• **EXTRACT TO READ**:
= = = = = = =

# Stuck with two houses should i cash in RRSP's?



## imaginenewmedia (Apr 4, 2012)

We bought a new house with a firm offer (downsizing) in March and we take possession at the end of August. We haven't managed to sell my existing home yet, (been on the market since early June) so we have the very real possibility of owning two homes. Should we temporarily cash out our RRSP's to ride this out? I'll still need to borrow as we don't have enough in our rrsp's. especially after with holding tax. We haven't contributed to our rrsp's in over ten years, so I'm thinking we may have lots of headroom to reinvest when we finally sell our existing home.
Is there a downside to this?
Any help is appreciated!
facts:
me: 59, retired, 40K per year income, 95k in rrsp's
she: 61, working, 35k per year income, 95k in rrsp's plans to quit work when we move.
existing house: up for sale, expect to get $465k for it
new house: I have to come up with $259k on August 28th
consumer debt: $110k credit line against current house. 
No other major assets or debts.


----------



## wendi1 (Oct 2, 2013)

= = = = = = =

Spatial localization data:
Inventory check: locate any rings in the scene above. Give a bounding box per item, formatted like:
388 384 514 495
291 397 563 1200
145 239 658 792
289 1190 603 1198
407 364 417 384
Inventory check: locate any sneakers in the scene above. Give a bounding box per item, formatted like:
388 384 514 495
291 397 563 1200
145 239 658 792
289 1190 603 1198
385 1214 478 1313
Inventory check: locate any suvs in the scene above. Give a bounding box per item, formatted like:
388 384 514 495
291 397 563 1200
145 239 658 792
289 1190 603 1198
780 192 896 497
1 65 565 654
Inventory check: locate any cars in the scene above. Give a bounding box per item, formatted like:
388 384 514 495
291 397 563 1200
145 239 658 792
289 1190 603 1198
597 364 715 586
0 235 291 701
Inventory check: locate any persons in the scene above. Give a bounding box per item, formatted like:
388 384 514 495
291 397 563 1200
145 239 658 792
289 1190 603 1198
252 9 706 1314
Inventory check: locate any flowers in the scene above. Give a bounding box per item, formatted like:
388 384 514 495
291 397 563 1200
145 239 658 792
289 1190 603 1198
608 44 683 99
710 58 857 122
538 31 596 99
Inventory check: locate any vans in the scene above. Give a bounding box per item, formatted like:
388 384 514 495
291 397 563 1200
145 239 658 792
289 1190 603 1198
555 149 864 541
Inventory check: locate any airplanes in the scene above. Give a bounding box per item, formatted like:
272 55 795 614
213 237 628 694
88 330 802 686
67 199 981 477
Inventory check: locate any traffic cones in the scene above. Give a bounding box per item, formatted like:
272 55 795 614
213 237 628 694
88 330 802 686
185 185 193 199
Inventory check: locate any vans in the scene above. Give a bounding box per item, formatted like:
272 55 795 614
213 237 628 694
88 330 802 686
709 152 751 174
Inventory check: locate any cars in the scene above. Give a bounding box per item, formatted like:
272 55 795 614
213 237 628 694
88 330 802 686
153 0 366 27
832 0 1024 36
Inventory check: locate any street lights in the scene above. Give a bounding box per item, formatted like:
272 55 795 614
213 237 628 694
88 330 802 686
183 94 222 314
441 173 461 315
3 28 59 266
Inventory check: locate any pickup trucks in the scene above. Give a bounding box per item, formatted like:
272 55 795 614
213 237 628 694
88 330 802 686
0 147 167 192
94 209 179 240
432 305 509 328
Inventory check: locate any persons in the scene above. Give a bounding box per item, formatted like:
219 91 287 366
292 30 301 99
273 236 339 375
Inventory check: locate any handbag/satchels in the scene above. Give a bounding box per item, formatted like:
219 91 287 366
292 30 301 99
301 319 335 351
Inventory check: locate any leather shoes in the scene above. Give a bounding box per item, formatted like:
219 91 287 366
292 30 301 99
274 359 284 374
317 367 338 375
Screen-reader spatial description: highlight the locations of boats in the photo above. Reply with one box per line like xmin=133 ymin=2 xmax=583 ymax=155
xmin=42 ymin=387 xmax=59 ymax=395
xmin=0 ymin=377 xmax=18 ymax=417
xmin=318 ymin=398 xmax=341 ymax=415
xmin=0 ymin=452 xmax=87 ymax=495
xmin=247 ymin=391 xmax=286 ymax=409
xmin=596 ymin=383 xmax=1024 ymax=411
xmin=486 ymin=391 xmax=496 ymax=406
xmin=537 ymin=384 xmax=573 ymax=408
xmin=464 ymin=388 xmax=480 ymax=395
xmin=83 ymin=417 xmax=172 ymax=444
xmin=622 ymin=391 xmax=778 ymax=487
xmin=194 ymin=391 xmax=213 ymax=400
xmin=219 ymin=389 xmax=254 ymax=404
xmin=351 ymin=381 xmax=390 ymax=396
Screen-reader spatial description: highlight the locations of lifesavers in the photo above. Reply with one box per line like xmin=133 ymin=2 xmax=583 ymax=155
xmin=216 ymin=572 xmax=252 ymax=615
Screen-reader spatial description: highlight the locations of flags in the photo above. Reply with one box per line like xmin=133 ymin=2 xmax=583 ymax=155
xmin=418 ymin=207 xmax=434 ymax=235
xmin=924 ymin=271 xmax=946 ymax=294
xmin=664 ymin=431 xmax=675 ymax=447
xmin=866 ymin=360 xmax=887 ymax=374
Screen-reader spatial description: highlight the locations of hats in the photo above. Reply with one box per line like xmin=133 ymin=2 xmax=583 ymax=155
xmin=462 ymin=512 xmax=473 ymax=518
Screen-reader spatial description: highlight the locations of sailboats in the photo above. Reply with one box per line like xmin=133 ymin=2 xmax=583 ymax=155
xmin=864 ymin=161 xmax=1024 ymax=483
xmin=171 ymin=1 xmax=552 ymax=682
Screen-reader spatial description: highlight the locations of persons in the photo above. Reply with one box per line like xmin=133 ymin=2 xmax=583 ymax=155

= = = = = = =

• **TASK REQUIREMENTS**:
1. Do these statements agree with the thread about cashing in RRSPs? Answer yes or no for each, and quote the deciding words. (a) The poster's partner plans to stop working after the move. (b) The couple has contributed to their RRSPs within the last few years. (c) The poster expects to get $465k for the existing house.
2. Can you go on with the thread about cashing in RRSPs from where it stops?

• **ANSWERS GIVEN**:
1.
(a) Yes: "plans to quit work when we move."
(b) No: "We haven't contributed to our rrsp's in over ten years"
(c) Yes: "expect to get $465k for it"

2.
You lose your $95K RRSP contribution room when you cash out, and have to pay tax on it. Since you have to borrow anyway (short term, I hope), I wouldn't cash out. Ask your mortgage lender how much it would cost to cover you - this is a very common problem.

Your RRSPs are very small for your ages - do you have substantial pensions?


----------



## HaroldCrump (Jun 10, 2009)

What is the reason for your old house not selling?
Is the general market in your area slow i.e. houses normally take 2 - 3 months to sell?
Or is this specific to your house only?

Are there any peculiarities in your house that may be turning off buyers (such as no parking, facing onto a busy street, etc.)?
Has your agent contacted the agents of prospective buyers that showed the house, and asked for their opinion/feedback?

Maybe you have overpriced it to an extent that is turning off buyers from even putting an offer?

IMHO, it is simpler to first try and find out why the house is not selling, and make efforts to sell it, rather than take drastic steps such as liquidating nearly $200K of RRSPs.
It may simply be a pricing issue, and lowering the price by $10K or even $20K may draw buyers back in for showings.

On the other hand, if there are serious reasons why the house isn't selling, then you may be stuck with it for a long time, and cashing out your RRSPs at this time may not be the end of your problems with the old house.


----------



## imaginenewmedia (Apr 4, 2012)

Thanks for the feedback. Our house has been on the market for about 5 weeks, listed at 489.9k. It took longer to get it prepped for market than I thought. Our rrsps and pension incomes are what they are. Some will consider it small, some would think it's a goldmine. My question is about TAXES and RRSP's. Assumming I have enough headroom, is there any financial penalty overall if I cash them out and recontribute before the end of the year?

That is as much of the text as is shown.